▶ _Что нужно сделать_: Продолжите текст о быте и водопроводе томского Заозерья, начав сразу после его последнего предложения.

▶ _Фрагмент документа_:

--------------------------------------------------

В Томске по соседству с нами стоял очень длинный и узкий одноэтажный дом, вытянувшийся вдоль разделявшего наши дворы забора. Торец его с красивым  резным  крылечком под маленькой двускатной  крышей – «паратным» ходом, как его называли жильцы, выходил на улицу. Но в смутные времена «переворота» и гражданской войны, когда в городе процветали грабеж и ночной  разбой, парадное  крылечко наглухо заколотили. Я никогда не видел его открытым и потому решил, что «паратный»  ход сделан  так, для  «близира». Жильцы пользовались только черным ходом, находившимся на противоположном торце этого длинного дома. Поэтому,  для  того,  чтобы попасть в комнату,  окна  которой выходили на улицу, надо было  долго пробираться по  узкому  и  длинному  коридору с множеством  поворотов и порожков, спотыкаясь в темноте об эти порожки  и  натыкаясь  на  углы. Среднюю часть  коридора, идя в гости  к приятелю Петьке, я  проходил, зажав  нос: там  была  дверь в уборную, выгребная  яма  которой  находилась наполовину под  домом. В теплое время  года от этого «туалета» шло такое зловоние, что щипало глаза.

 

Надо сказать, что в те времена  простой люд в нашем  Заозерье жил тесно, без  удобств:  не  было  водопровода, ни канализации. Водопровод, правда,  вскоре стали прокладывать, но не было самого главного – канализации. Утром каждый  мог помыть руки и лицо. Если помылся  подольше, то  из  под  умывальника  потекли  помои, переполнявшие ведро. Мылись как следует  только в бане,  да  летом в реке. Когда мы  приехали в Томск, то  в  центре города  уже был  водопровод  и  канализация. Но в  нашем  низинном  Заозерье вода  подавалась лишь в редкую сеть  водоразборных  будок, построенных  примерно  в  двух  кварталах  друг от  друга. Вот туда и ходили жители  за  водой, которую отпускали  по талонам, напоминавшим проездные билеты в трамваях и автобусах. Летом воду брали в ведра, которые несли в руках или на коромыслах, а зимой ездили с бочками, поставленными на большие санки. В нашем доме уже был  водопровод, и водой из  будок мы пользовались лишь иногда зимой в большие морозы, когда трубы промерзали. Водоразборная будка представляла собой красивое двухэтажное  восьмигранное сооружение из красного  кирпича, в котором круглый год жила обслуживавшая  этот  общественный  водопровод семья. На первом этаже было расположено водомерное и распределительное оборудование, и сидел дежурный,  который с раннего утра до позднего вечера отпускал воду, открывая и закрывая  кран, на втором этаже было две жилых комнаты и кухня. Когда последний  раз я был в Томске, то кое-где еще  видел заросшие бурьяном остовы  этих  будок: жизнь безжалостно отвергает  то,  в  чем люди перестают нуждаться!

--------------------------------------------------

▶ _Данные_:
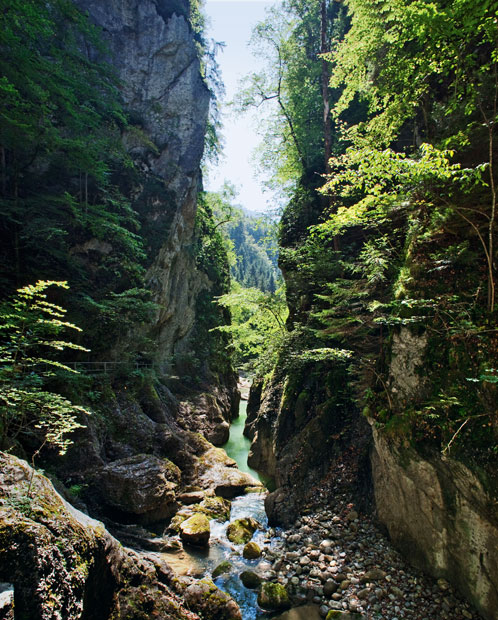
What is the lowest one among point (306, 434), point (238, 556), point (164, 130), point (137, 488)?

--------------------------------------------------

▶ _Ожидаемый ответ_:
 

В  квартирах моих  ребят  было довольно  грязно, и в каждой стоял свой  запах: в одной  пахло  прокисшей  сыромятной  кожей,  в  другой – куриным  пометом  (зимой  устраивали  курятник  под  столом),  в  третьей  пахло постоянно  кислыми  щами  и  еще  какой-то  едой.  Там  курили,  все  вещи  были  пропитаны  дурным запахом  самосада.  Если  бы  меня   привели  с  завязанными  глазами  в  дом  к  одному  из  моих  приятелей,  то  по  запаху  я  мог  бы  безошибочно сказать  у  кого я  в  гостях. Одно  время  у  нас в доме  долго  пахло  паленой  шерстью и жженым  сахаром. Получилось  так,  что  отец  как  обычно  положил  свои  валенки  на  ночь в еще не  остывшую голландку,  чтобы  они  утром  были  сухими и теплыми. Но в  печке еще шаяли (были  красноватыми)  угли. За  ночь валенки  истлели,  наполнив  все  комнаты  ядовитым  запахом.  Под  утро отец,  ругая  себя  на  чем  свет  стоит,  вытащил  из  печки  тлеющие  голенища и стал  заливать  их  водой. Все  проснулись. Дверь в сени открыли,  чтобы  выпустить  угар  (в  окнах  стояли  двойные  рамы  и  форточек  не  было). Бабушка  Степанида,  чтобы  как-то  перебить  эту  ужасную  вонь,  подожгла  в ложке кусок  сахара и ходила с ним из комнаты  в  комнату. Эти  два запаха и господствовали  в  нашем  доме  долгое  время.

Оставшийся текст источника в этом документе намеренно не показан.